BEGIN Data for this exercise
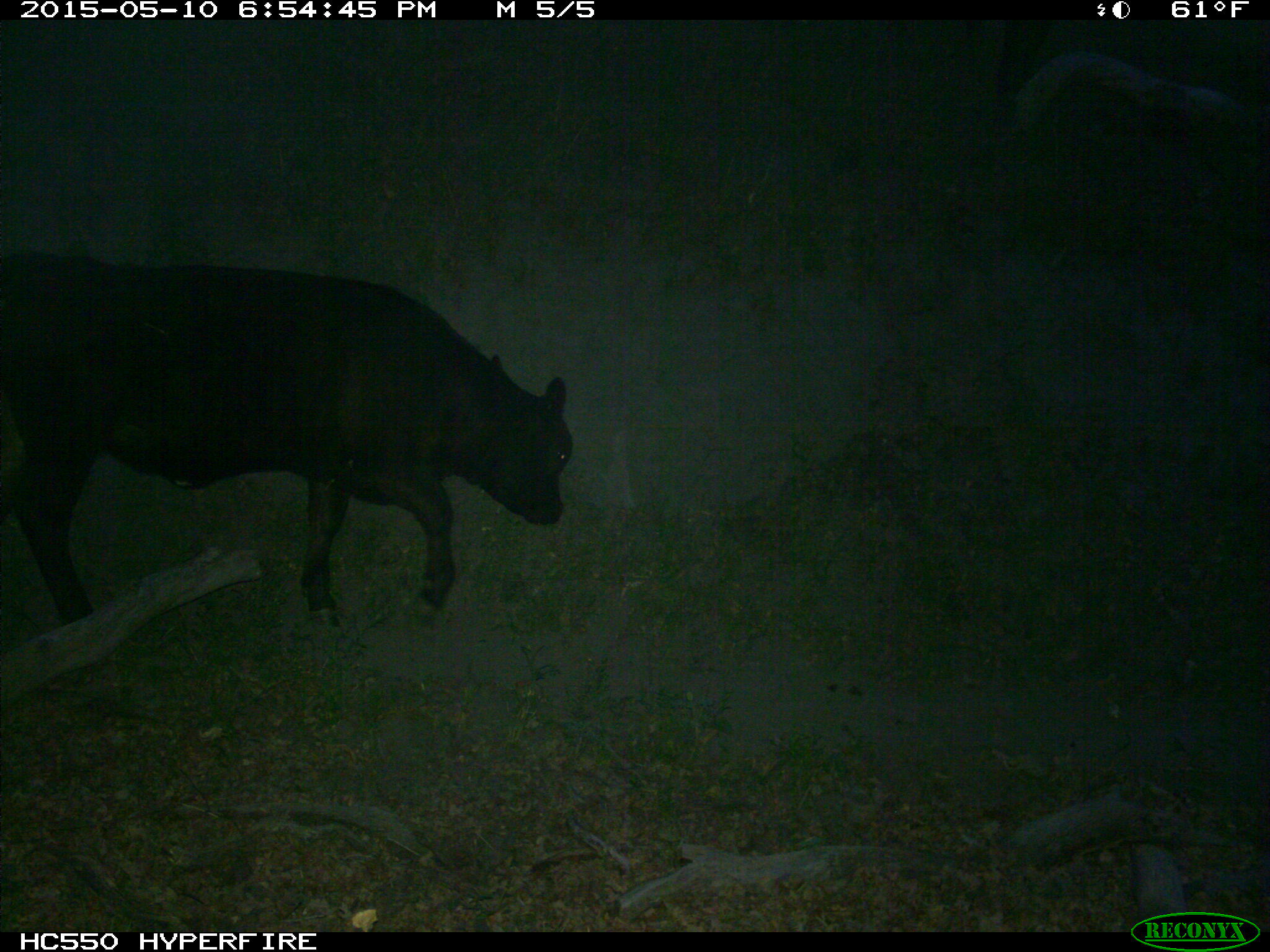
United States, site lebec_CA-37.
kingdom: Animalia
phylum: Chordata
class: Mammalia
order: Artiodactyla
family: Bovidae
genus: Bos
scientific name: Bos taurus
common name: domestic cow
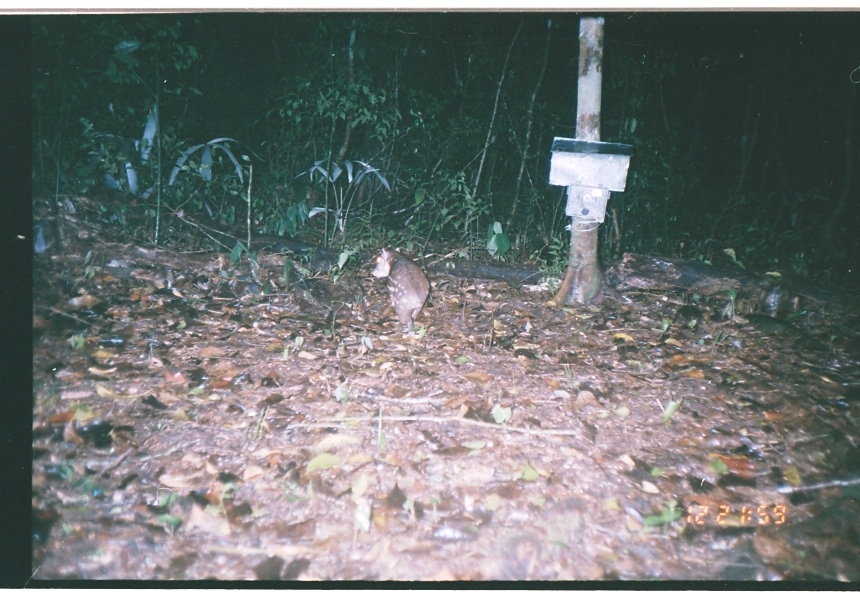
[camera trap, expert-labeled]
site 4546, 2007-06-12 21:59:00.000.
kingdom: Animalia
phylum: Chordata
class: Mammalia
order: Rodentia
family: Cuniculidae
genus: Cuniculus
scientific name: Cuniculus paca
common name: spotted paca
Cuniculus paca (spotted paca), count 1.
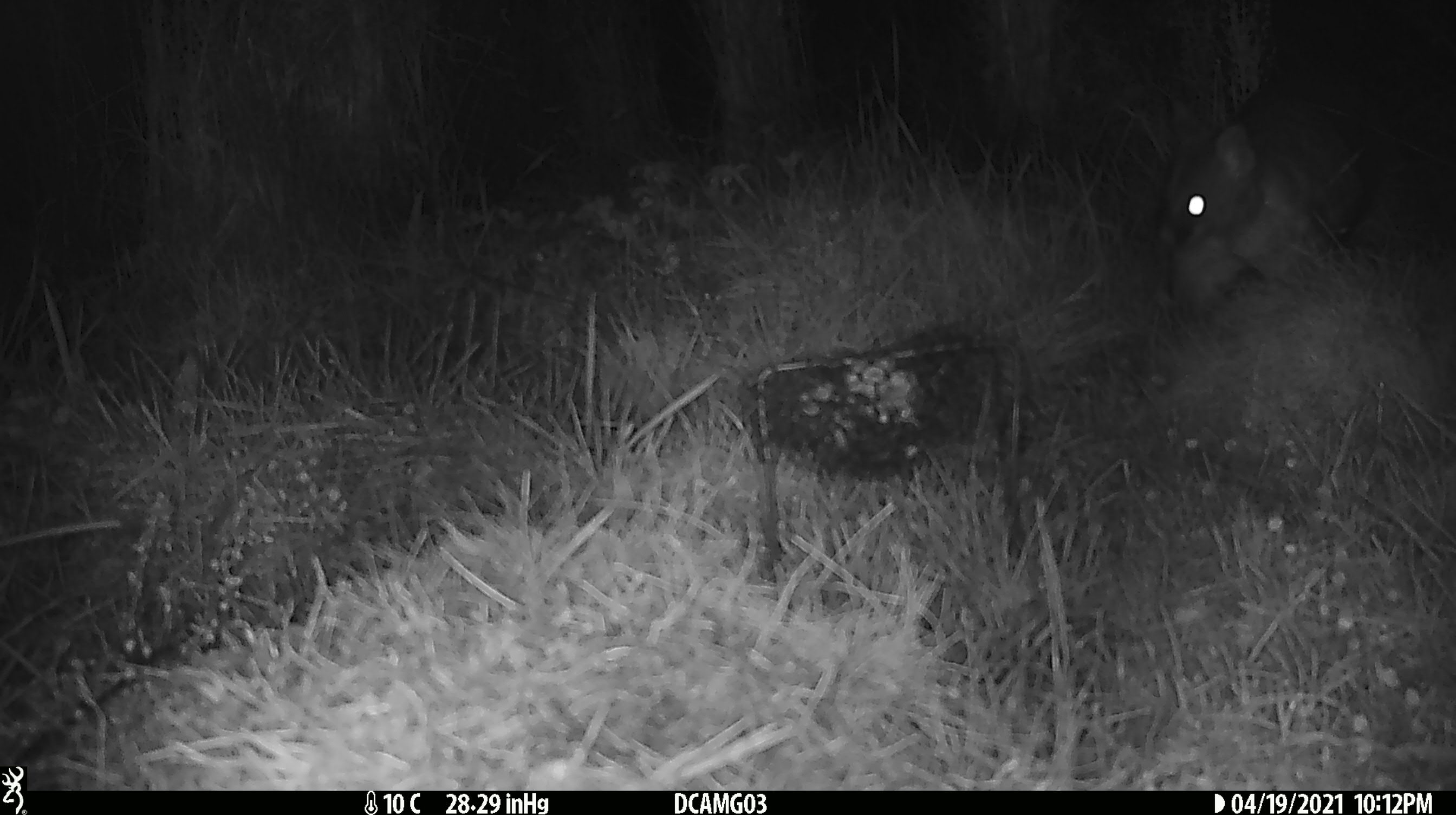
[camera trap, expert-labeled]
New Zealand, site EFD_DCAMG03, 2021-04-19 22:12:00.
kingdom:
END Data for this exercise
(Work instructions) Go through the entries and retype them exactly, except for the images.

(Reply to the task)
United States, site lebec_CA-37.
kingdom: Animalia
phylum: Chordata
class: Mammalia
order: Artiodactyla
family: Bovidae
genus: Bos
scientific name: Bos taurus
common name: domestic cow
[camera trap, expert-labeled]
site 4546, 2007-06-12 21:59:00.000.
kingdom: Animalia
phylum: Chordata
class: Mammalia
order: Rodentia
family: Cuniculidae
genus: Cuniculus
scientific name: Cuniculus paca
common name: spotted paca
Cuniculus paca (spotted paca), count 1.
[camera trap, expert-labeled]
New Zealand, site EFD_DCAMG03, 2021-04-19 22:12:00.
kingdom:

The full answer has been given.